# YOUR GOAL:
Extract the entire Herceptin research excerpt below, copying every line without any change.

# TEXT EXCERPT:
Herceptin Research Today is a free monthly online journal that collates and summarizes the latest research about Herceptin, including details on side-effects, breast cancer, treatment, therapy.

Growth inhibition of breast cancer cell lines overexpressing Her2/neu by a novel internalized fully human Fab antibody fragment.

Belimezi MM, Papanastassiou D, Merkouri E, Baxevanis CN, Mamalaki A

Laboratory of Molecular Biology and Immunobiotechnology, Department of Biochemistry, Hellenic Pasteur Institute, 127 Vas. Sofias Ave., 11521 Athens, Greece.

# Stored data entries:
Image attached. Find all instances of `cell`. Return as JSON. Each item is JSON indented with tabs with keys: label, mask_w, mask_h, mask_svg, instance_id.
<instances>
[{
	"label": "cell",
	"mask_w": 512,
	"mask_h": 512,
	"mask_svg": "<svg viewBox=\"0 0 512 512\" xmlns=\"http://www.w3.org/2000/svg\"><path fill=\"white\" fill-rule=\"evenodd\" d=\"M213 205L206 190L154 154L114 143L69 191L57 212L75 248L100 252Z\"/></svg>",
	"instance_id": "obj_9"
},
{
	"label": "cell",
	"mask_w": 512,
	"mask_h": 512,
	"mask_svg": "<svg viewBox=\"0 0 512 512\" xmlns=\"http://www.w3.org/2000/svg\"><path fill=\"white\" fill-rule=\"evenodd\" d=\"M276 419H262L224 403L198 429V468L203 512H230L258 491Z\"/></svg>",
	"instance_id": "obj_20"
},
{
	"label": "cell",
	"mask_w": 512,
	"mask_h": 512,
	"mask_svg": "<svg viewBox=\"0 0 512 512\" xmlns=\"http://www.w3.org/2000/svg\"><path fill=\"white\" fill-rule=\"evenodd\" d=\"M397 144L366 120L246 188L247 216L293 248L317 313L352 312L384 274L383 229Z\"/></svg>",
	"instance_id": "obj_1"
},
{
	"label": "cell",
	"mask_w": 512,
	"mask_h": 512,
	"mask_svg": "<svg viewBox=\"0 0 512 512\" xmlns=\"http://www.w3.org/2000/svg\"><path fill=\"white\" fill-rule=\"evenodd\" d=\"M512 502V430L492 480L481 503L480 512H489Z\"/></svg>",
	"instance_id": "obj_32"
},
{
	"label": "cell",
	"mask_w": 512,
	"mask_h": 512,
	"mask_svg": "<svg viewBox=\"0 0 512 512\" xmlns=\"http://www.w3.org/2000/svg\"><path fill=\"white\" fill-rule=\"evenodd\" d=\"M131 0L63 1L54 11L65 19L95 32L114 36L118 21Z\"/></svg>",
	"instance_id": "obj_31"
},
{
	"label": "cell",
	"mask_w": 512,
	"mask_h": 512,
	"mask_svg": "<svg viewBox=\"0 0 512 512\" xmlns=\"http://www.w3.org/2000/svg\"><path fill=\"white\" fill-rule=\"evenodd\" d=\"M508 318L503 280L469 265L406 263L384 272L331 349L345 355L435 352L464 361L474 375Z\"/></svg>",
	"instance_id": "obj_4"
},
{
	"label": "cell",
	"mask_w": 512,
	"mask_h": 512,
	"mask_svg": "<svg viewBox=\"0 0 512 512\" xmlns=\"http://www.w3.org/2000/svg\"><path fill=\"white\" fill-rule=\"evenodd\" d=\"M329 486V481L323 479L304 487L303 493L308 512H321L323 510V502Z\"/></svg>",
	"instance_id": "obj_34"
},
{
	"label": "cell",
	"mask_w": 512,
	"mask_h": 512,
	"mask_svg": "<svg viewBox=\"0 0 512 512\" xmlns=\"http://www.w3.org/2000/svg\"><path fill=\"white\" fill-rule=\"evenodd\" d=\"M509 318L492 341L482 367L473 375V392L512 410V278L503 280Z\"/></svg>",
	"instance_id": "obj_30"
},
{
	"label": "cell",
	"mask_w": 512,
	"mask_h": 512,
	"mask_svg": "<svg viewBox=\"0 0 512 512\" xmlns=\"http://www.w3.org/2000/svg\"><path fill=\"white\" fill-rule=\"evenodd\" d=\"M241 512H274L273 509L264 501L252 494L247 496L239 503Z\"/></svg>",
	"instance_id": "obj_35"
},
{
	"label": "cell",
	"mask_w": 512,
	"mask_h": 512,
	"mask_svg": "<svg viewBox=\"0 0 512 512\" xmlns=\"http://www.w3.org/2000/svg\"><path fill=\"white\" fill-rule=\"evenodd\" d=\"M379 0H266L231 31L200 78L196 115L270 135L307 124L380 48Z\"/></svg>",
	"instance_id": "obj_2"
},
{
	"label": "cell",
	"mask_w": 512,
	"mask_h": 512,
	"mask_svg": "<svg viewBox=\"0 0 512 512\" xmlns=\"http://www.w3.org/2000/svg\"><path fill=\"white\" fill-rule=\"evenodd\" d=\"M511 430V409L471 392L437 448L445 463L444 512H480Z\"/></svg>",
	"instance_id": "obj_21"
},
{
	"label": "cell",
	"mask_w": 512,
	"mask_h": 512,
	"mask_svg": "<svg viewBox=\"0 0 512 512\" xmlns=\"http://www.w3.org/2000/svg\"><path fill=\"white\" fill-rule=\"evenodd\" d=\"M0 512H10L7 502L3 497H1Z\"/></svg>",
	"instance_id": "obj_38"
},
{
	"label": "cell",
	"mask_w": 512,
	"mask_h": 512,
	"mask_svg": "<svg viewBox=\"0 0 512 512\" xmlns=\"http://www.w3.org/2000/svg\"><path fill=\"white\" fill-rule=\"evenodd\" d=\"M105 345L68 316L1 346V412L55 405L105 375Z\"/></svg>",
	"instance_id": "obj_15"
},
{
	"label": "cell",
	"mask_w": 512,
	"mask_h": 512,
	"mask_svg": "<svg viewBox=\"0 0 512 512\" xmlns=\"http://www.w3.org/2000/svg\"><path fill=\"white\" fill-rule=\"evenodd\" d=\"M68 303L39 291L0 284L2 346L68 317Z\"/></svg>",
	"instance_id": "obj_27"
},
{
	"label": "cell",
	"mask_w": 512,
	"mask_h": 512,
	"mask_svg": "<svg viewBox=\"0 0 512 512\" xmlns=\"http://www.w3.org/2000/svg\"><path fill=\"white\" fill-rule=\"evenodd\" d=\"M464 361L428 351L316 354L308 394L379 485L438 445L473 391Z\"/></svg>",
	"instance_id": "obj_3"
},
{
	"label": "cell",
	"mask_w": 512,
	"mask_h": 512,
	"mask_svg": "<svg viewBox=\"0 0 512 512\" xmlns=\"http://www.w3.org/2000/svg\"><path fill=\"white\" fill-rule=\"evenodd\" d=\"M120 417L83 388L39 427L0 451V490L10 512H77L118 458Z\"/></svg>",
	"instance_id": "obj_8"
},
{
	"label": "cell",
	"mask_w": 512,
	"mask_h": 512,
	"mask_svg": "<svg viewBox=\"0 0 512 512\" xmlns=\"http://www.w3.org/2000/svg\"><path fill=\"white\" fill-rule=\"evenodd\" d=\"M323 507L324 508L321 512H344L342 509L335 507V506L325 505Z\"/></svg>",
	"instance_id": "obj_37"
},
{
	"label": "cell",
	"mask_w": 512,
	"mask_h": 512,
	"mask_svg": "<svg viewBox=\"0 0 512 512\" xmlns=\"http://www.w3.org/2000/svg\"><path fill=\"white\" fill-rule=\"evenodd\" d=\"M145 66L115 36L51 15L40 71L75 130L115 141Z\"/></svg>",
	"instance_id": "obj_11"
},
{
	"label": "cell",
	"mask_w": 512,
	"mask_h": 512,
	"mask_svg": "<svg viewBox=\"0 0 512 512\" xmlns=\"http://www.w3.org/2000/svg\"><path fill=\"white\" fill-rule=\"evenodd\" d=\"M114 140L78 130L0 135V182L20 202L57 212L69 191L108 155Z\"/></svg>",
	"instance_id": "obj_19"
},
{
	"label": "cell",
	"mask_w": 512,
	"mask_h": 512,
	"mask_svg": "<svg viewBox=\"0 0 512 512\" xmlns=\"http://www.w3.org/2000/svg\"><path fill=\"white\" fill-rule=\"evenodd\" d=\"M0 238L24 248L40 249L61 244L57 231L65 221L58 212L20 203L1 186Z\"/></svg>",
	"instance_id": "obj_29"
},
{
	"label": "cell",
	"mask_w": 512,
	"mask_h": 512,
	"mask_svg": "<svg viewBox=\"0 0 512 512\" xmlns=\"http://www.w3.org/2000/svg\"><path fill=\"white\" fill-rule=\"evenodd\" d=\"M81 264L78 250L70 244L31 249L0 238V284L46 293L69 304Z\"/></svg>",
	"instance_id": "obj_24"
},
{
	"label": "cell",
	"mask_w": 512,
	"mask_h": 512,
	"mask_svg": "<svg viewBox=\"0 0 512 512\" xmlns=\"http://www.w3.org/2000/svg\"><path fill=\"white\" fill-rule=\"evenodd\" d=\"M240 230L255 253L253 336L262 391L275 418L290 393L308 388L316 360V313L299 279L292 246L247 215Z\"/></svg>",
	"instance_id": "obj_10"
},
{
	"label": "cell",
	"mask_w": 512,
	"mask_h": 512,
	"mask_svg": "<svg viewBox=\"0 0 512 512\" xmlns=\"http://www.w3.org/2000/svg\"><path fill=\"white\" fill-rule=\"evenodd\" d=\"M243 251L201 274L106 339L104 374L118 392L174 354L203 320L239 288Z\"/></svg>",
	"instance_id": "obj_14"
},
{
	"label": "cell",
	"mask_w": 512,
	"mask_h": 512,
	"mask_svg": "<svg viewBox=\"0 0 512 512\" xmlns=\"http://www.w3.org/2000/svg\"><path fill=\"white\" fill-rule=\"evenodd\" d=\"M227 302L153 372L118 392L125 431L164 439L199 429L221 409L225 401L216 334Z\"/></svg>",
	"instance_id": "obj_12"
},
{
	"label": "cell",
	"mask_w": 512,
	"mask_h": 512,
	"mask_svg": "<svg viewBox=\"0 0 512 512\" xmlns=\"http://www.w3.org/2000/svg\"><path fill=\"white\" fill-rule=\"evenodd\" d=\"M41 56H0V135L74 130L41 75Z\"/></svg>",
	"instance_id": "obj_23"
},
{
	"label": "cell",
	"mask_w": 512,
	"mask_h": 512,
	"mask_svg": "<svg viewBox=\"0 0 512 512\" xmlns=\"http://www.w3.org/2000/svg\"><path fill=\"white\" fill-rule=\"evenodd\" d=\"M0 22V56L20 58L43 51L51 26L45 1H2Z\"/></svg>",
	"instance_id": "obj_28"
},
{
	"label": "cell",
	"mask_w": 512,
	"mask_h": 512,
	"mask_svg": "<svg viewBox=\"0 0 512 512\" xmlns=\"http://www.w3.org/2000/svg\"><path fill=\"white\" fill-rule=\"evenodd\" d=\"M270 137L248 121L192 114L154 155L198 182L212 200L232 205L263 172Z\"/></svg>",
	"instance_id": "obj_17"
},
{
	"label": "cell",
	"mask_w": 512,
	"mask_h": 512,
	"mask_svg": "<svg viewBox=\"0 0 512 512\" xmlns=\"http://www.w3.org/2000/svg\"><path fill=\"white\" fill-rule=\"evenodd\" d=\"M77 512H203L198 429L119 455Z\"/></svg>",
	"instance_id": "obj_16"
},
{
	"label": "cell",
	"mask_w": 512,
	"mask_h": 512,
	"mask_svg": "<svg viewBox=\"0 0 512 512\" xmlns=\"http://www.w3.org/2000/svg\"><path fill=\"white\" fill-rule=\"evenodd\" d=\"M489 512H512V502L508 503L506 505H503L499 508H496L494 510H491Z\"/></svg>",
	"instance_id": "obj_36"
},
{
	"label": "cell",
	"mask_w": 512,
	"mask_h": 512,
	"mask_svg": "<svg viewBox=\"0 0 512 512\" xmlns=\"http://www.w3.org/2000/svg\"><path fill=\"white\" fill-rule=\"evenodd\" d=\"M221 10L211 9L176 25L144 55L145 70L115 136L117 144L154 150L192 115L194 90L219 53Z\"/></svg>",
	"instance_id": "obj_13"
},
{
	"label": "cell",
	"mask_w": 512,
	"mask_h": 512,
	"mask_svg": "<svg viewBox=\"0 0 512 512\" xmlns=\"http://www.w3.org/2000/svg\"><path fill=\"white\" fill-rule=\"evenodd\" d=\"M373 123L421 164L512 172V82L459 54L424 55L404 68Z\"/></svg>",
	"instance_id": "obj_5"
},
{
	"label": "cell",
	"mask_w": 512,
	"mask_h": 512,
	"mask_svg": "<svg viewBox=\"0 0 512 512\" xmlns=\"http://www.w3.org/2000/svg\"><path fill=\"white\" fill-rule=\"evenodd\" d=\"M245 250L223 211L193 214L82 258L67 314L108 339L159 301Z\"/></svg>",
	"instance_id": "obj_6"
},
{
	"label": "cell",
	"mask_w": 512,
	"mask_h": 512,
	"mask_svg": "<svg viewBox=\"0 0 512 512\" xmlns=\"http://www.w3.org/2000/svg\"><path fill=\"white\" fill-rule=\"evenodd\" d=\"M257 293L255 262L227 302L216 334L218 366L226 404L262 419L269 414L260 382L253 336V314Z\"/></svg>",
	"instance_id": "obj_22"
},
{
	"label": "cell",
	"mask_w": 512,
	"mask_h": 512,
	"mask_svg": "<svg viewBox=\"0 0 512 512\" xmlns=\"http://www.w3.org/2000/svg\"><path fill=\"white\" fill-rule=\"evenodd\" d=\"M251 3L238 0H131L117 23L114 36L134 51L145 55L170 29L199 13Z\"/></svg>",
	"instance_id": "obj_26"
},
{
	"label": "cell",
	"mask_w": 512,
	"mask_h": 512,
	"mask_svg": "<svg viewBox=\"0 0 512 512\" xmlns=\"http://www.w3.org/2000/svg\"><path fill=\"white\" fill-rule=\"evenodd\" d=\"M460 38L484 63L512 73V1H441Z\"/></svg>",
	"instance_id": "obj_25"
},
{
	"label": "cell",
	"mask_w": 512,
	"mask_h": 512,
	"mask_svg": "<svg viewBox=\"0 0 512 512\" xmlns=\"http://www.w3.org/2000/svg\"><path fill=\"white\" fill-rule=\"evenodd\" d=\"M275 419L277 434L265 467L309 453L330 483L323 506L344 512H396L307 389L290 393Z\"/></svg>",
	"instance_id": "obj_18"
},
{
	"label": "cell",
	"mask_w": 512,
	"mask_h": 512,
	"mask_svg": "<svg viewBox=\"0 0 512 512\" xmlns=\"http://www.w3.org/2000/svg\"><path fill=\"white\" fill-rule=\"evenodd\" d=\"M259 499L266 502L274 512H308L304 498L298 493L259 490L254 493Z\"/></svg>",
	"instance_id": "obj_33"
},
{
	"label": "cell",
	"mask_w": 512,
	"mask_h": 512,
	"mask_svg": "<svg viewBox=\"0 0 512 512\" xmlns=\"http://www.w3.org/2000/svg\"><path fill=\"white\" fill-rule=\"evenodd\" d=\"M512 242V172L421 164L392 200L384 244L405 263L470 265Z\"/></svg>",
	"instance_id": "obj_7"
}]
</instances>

# EXPECTED ANSWER:
Herceptin Research Today is a free monthly online journal that collates and summarizes the latest research about Herceptin, including details on side-effects, breast cancer, treatment, therapy.

Growth inhibition of breast cancer cell lines overexpressing Her2/neu by a novel internalized fully human Fab antibody fragment.

Belimezi MM, Papanastassiou D, Merkouri E, Baxevanis CN, Mamalaki A

Laboratory of Molecular Biology and Immunobiotechnology, Department of Biochemistry, Hellenic Pasteur Institute, 127 Vas. Sofias Ave., 11521 Athens, Greece.